Autism Explained

Early Signs / Characteristics

Early Signs

Know what to look for

Parents (and grandparents) are often the first to suspect that a child might be on the autism spectrum. If parents are concerned, they should discuss their observations with a family doctor, pediatrician or nurse practitioner. Some health care professionals may advise a “wait and see” approach or suggest that your child will “catch up”. If your child has normal development and then regresses, you should seek help immediately.

Early screening of a child results in an earlier diagnosis and more effective treatment. The earlier the diagnosis can be confirmed by a specialized diagnostic team, the earlier any necessary treatment can begin.
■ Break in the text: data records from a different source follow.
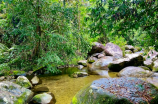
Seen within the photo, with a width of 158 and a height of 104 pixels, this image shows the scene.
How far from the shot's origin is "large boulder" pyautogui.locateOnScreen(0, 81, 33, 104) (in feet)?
10.1

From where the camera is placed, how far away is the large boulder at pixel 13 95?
3.09 metres

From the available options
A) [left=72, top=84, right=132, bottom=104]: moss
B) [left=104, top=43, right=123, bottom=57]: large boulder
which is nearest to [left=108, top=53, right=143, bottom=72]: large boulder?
[left=104, top=43, right=123, bottom=57]: large boulder

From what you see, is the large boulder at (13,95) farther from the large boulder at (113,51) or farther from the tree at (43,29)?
the large boulder at (113,51)

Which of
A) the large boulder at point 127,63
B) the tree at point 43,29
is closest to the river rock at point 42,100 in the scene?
the tree at point 43,29

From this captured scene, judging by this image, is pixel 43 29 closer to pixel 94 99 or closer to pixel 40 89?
pixel 40 89

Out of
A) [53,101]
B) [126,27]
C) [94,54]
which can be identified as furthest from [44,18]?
[94,54]

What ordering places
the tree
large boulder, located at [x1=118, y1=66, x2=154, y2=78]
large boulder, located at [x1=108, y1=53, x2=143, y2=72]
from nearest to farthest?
1. the tree
2. large boulder, located at [x1=118, y1=66, x2=154, y2=78]
3. large boulder, located at [x1=108, y1=53, x2=143, y2=72]

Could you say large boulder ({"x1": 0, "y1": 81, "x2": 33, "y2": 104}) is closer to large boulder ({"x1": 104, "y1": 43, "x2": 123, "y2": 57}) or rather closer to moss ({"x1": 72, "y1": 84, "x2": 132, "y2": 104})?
moss ({"x1": 72, "y1": 84, "x2": 132, "y2": 104})

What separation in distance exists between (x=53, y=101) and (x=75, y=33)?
4082 mm

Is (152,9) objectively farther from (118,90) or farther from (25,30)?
(25,30)

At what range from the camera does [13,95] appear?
134 inches

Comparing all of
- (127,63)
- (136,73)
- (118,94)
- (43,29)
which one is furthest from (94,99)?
(127,63)

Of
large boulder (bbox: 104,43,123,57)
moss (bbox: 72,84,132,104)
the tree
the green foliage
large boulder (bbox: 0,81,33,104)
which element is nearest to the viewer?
the green foliage

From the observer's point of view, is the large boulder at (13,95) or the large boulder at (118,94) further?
the large boulder at (13,95)
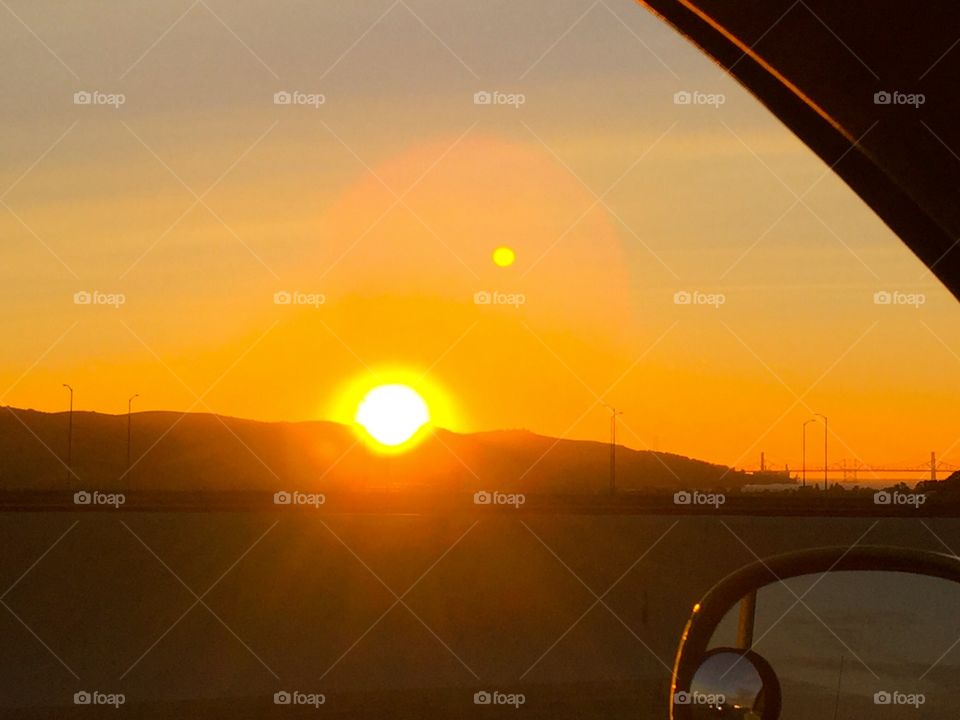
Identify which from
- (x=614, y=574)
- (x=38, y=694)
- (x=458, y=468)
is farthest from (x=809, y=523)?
(x=458, y=468)

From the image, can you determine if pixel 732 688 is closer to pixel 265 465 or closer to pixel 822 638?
pixel 822 638

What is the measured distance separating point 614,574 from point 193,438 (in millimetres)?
184884

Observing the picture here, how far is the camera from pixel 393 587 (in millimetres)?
18719

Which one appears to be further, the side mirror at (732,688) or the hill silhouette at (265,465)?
the hill silhouette at (265,465)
Download our early signs brochure “Recognizing Autism” here. If you prefer hard copies, please send your mailing address and the quantity requested to info@autismcanada.org

You may help educate your health care practitioners by sharing our Autism Physician Handbook and pave the way for other families to get an early diagnosis. We do not print hard copies of the Handbook. You can download a copy here. 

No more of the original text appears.